• _STATED TASK_: Can you convert every line of the data below into a numbered list, leaving out the blank lines?

• _ITEMS_:
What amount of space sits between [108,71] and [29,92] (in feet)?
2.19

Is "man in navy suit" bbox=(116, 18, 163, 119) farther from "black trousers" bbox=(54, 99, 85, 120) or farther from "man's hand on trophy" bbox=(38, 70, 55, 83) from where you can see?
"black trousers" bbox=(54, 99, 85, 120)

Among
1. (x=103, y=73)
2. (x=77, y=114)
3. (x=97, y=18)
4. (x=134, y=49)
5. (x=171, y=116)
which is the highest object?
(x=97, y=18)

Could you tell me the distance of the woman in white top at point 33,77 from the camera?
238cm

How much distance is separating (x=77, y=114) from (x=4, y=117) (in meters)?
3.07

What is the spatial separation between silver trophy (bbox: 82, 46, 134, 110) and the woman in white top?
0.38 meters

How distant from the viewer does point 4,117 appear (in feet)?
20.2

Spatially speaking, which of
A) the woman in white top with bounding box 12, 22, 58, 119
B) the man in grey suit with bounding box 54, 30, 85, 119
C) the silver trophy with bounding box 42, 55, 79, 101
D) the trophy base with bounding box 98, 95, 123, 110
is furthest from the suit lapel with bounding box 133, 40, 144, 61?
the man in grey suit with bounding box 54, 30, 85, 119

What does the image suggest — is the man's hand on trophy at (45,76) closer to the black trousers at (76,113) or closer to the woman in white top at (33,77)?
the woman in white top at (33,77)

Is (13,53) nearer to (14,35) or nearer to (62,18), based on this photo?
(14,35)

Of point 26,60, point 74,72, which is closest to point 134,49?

• _EXERCISE OUTPUT_:
1. What amount of space sits between [108,71] and [29,92] (in feet)?
2. 2.19
3. Is "man in navy suit" bbox=(116, 18, 163, 119) farther from "black trousers" bbox=(54, 99, 85, 120) or farther from "man's hand on trophy" bbox=(38, 70, 55, 83) from where you can see?
4. "black trousers" bbox=(54, 99, 85, 120)
5. Among
6. 1. (x=103, y=73)
7. 2. (x=77, y=114)
8. 3. (x=97, y=18)
9. 4. (x=134, y=49)
10. 5. (x=171, y=116)
11. which is the highest object?
12. (x=97, y=18)
13. Could you tell me the distance of the woman in white top at point 33,77 from the camera?
14. 238cm
15. How much distance is separating (x=77, y=114) from (x=4, y=117) (in meters)?
16. 3.07
17. What is the spatial separation between silver trophy (bbox: 82, 46, 134, 110) and the woman in white top?
18. 0.38 meters
19. How distant from the viewer does point 4,117 appear (in feet)?
20. 20.2
21. Spatially speaking, which of
22. A) the woman in white top with bounding box 12, 22, 58, 119
23. B) the man in grey suit with bounding box 54, 30, 85, 119
24. C) the silver trophy with bounding box 42, 55, 79, 101
25. D) the trophy base with bounding box 98, 95, 123, 110
26. is furthest from the suit lapel with bounding box 133, 40, 144, 61?
27. the man in grey suit with bounding box 54, 30, 85, 119
28. What does the image suggest — is the man's hand on trophy at (45,76) closer to the black trousers at (76,113) or closer to the woman in white top at (33,77)?
29. the woman in white top at (33,77)
30. Is (13,53) nearer to (14,35) or nearer to (62,18), based on this photo?
31. (14,35)
32. Of point 26,60, point 74,72, which is closest to point 134,49?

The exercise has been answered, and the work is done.